I percolated on this with coldinhumanity, and the short answer is: Maybe, but if so, it’s unintentional. These are 200+ yr old vampires, and they have outdated conceptions of things.

In movie!IWTV: Louis kills Yvette, a poc, it was accidental. We see him struggling with it and trying to make Yvette leave him alone, but she seems to actually care about him, “Are you still our master at all? You must send away this friend of yours… they’re frightened of him. And they’re frightened of you.” I headcanon that they had a good relationship prior to his turning, maybe the best possible relationship under the circumstances.

Not saying that Louis was a fantastic slave owner, but we aren’t told negative things about him in that role, only that movie!Yvette (and I think it’s in book!IWTV, too) NOTICED his daytime absence in the fields, and seemed to want him back out there. 

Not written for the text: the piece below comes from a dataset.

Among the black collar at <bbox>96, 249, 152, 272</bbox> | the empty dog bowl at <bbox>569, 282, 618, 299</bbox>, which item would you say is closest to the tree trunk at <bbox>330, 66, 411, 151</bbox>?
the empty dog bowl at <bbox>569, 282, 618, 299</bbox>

I think Anne Rice attempts to consider political concepts and weave them into her work if possible, but it’s not her main focus. Akasha’s idea for world peace was presented, and refuted. Was Akasha a misandrist? That’s not racism, but it’s hatred of a group of people who all share a certain characteristic having and/or being a dick, and AR strove to show us how impractical it was to try to remove them, 40% of the world’s population, in order to “improve” the remainder. 


In the books, I’d say that:

  • Anne Rice began the first one in the style of the Victorian-era gothic novels she loved, and emulated the way those novels exoticised anything that could be exoticised, such as, exotic people. 
  • The whole series are basically white men from the capitals of Europe.
  • She has had some non-Caucasian vampires (I won’t spoil anything by mentioning them by name), who are typically from places that western history acknowledge as good and impressive, like Ancient Egypt and India.

I don’t think she intends to be racist, and her characters rarely have dialogue that would explicitly state such. In the narration, however, one could argue that there are implied racial opinions.